Karmakarışık beynim...Uğulduyor...

Stada koşacağım,evet...
Çıkmadık can misali,son düdüğe kadar umutla bekleyeceğim,evet...

Peki ya hangi haykırışlarla kısılacak sesim?
Futbolcuların ölmüşlerine sinkaflı rahmetler okuturken mi?Gelirken bana sormayan yönetime,gidiş davetiyesini okumak için mi?Bir anda,lanet yağdıran bir kara karga korosunun üyesi mi olacağım?

Bu gidişe dur demenin bana düşen sözü nedir peki?Sahanda başkanlı koca bir omlet halledecek mi her şeyi?Sahada,ruhlu-ruhsuz,koşuşan oyunculara vücudumun sırt bölgesini göstermemin faydası olacak mı ya da?

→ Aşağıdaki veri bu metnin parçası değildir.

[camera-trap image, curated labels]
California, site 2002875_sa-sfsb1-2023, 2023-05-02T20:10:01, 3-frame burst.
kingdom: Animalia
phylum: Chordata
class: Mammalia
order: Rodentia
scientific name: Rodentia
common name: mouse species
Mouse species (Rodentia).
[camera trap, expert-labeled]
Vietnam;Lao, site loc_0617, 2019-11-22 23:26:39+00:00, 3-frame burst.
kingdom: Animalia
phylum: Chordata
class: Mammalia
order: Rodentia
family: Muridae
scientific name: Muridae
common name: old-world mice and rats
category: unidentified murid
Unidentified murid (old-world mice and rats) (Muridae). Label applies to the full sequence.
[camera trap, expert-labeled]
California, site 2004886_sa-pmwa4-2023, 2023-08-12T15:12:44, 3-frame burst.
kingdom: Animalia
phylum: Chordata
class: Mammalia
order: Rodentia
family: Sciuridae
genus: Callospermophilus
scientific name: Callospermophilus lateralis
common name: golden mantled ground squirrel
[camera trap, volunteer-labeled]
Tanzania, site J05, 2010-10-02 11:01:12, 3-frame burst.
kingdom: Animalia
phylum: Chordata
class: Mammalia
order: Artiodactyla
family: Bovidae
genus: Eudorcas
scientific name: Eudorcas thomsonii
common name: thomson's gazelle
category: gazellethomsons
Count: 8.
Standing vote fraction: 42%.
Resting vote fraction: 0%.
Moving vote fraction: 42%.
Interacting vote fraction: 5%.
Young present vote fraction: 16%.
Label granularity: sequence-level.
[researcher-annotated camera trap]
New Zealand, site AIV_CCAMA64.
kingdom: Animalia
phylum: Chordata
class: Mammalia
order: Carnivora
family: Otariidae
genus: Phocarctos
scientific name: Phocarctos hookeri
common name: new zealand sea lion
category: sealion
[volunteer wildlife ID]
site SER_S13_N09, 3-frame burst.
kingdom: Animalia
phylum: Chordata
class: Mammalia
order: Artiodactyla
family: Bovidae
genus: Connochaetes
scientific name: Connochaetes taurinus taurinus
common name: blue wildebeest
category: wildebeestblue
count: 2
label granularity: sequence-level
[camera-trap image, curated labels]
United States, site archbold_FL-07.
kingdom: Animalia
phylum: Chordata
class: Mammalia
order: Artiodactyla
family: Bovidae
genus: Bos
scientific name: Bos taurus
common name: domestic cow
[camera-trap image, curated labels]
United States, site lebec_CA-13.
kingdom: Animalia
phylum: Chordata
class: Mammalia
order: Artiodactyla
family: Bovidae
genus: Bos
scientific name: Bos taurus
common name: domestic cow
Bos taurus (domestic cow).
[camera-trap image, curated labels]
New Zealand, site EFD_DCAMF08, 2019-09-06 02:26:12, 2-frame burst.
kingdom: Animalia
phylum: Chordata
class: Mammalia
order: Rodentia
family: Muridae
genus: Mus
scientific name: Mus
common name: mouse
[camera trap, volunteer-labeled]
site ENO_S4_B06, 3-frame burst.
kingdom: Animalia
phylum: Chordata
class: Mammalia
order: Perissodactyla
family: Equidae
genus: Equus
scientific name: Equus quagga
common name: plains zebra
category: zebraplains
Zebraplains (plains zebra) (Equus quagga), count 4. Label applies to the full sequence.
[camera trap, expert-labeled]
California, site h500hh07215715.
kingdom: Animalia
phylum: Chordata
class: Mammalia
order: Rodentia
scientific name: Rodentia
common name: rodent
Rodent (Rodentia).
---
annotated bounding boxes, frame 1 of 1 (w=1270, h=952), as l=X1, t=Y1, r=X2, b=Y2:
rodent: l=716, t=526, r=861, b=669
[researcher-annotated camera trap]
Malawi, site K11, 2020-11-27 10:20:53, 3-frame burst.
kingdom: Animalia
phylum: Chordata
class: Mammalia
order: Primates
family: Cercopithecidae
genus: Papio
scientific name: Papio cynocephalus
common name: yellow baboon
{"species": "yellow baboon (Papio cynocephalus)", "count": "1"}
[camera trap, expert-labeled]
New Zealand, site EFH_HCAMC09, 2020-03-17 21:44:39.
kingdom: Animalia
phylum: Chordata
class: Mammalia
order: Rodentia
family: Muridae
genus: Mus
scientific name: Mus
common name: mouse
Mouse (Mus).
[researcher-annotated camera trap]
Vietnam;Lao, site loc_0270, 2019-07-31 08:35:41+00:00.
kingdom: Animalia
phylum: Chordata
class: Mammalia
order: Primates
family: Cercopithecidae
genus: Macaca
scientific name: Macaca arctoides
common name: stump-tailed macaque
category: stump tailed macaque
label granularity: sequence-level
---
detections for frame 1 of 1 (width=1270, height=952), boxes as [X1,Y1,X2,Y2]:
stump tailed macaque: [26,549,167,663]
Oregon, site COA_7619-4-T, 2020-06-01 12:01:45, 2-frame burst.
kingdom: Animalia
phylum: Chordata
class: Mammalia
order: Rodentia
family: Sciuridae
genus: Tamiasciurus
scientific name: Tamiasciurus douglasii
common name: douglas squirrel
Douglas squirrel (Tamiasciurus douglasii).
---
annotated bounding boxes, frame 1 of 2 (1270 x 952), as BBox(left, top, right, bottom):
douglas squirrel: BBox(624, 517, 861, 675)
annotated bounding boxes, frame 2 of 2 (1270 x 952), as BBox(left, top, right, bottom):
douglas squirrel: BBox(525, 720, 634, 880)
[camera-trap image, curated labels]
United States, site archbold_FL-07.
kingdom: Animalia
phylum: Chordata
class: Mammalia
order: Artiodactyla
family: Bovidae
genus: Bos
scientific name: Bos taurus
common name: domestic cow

Sahadaki varlığımı nasıl hissettirmeliyim ki ben?Bu önemli...Müdürümün,mahallemizin bitirimi Deli Hasan'ın gözüne sokamadığım varlığımın tescillendiği tek yer orası çünkü...

***

Ahan da maç başladı.Sırtlarına çubuklu formayı geçirmiş şu delikanlılar benim için oyunuyorlar.Dakikalar geçiyor.
Savunmamız yine elek gibi...
Yemedik henüz;ama yiyeceğiz belli...
Atamadık,atamayacağız,öylece gibi gidişat,görünüyor...
Dedim ben...Oldu işte,bir kez daha santraya geliyor iki oyuncumuz...

Sinirleniyorum.
Hırslanıyorum.
Yumruğumu sıkmışım.Avuç içlerimdeki sızıdan anladım bunu.
Ayağa kalkıyorum.
Etrafımda herkes sövüyor.
Hem öyle bir sövmek ki,tekinin bile şerefli mesleği olan anası yok muymuş oyuncularımızın?
Ayaktayım,dinliyorum.
Koro gittikçe büyüyor.Onların sesi büyüyor,benim göz bebeklerim.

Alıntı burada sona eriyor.